Eurovisión y los disfraces de la basura

OPINIÓN

Está calentito todavía el asunto eurovisivo. Pronto será un recuerdo intrascendente. Quizá por eso convendría extraer alguna conclusión sobre algún aspecto del asunto, tal vez con más enjundia de lo aparente. En ocasiones, los residuos metabólicos generados por los procesos sociales resultan especialmente fáciles de captar. Saliencia perceptiva, le llaman a eso. Y ahí aparece, como catalizador, el tiempo: la simultaneidad, para ser más precisos. Cuando significados opuestos (en su formato, en su mensaje, en los valores a transmitir, en su ética y/o en su estética) coinciden en un momento concreto, nuestro cerebro percibe con gran claridad la contradicción, el sinsentido, la naturaleza esquizoide de la información que está procesando. Puede, entonces, generar los vínculos asociativos con gran simplicidad, tomando conciencia de realidades antes ignoradas o minimizadas en su cuantía.
Este año, Eurovisión nos sometió a una simultaneidad tan reciente que todavía deambula en duermevela sonámbula por los entresijos de mi memoria a corto plazo, la de gestión del presente cotidiano. Por eso le dicen también «memoria de trabajo». Pues no encuentro modo de expulsar al elefante que ocupa esa habitación. Estaba echándole un ojo al festival cuando me asaltaron en tropel unas cuantas asociaciones temporales.

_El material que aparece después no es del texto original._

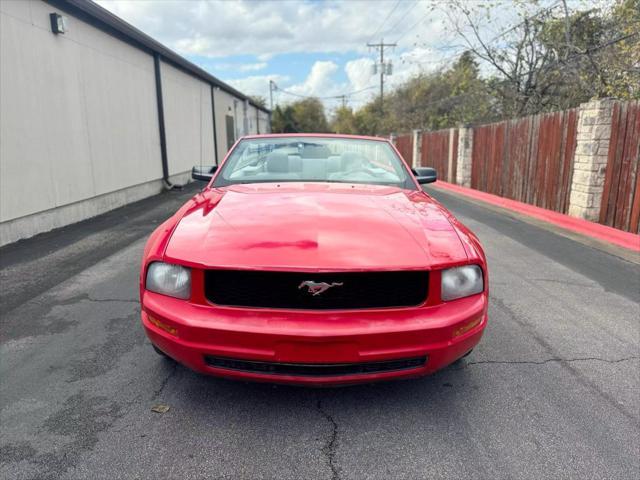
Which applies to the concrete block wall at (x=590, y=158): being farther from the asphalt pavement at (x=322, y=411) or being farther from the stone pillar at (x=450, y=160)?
the stone pillar at (x=450, y=160)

A cada flash estroboscópico del festival le correspondía una docena de muertos en Gaza; cuando iban por la sexta canción, era sepultado en bombas el último hospital en uso en la Franja. Mientras los eurofans enloquecían con esos torrentes de luz, ritmo y color, se podía calcular un promedio de 100 palestinos exterminados al día (bueno, precisemos, que suelen bombardear de noche), incluidos niños a porrillo, que por allí son muy aficionados a procrear. Mientras se exhibían gargantas privilegiadas y los coreógrafos rizaban cada vez más un rizo que parece no dar más de sí, los habitantes de Gaza recibían otra orden de desalojo, porque su segunda ciudad en importancia iba a ser arrasada... Qué gentileza la cortesía de avisar. El mismo Israel que actuaba en ese planeta de eurofrivolidad, esparcía plaguicida sobre Palestina. Mientras los supervivientes pelean por un cacho de pan, la delegación israelí está en excitante espera de votos y televotos. Y, además, le llegan. Y en abundancia. Y hay risas, llantos de felicidad, lágrimas de éxito. Mientras, allá, a unas poquitas horas de avión, las lágrimas hace tiempo que se secaron. De ese secano solo brotan ya gritos y desesperación, mientras se prepara el cementerio para abonar el mucho verde que adornará el resort anunciado. Simultaneidad. Y algo que huye hacia el futuro, pero que allí espera que nadie lo dude: sed de venganza. Tengo entendido que, con los procesos químicos adecuados, por ejemplo en las depuradores, saben cómo convertir los desechos en aguas limpias. Y, con las metamorfosis adecuadas, hasta en potables.
Algo así creo que nos está pasando. Nos bebemos cuanta porquería haga falta. Solo es necesario un embotellado mínimamente curiosito. Como si fuera trago fácil, con el festival ahí va nuestra conciencia, al buche, entre bailes y gorgoritos. Simultaneidad. La basura nos inunda, pero la orquesta del Titanic sigue tocando. Y nadie hace nada. Un poco de asquito sí que da, la verdad.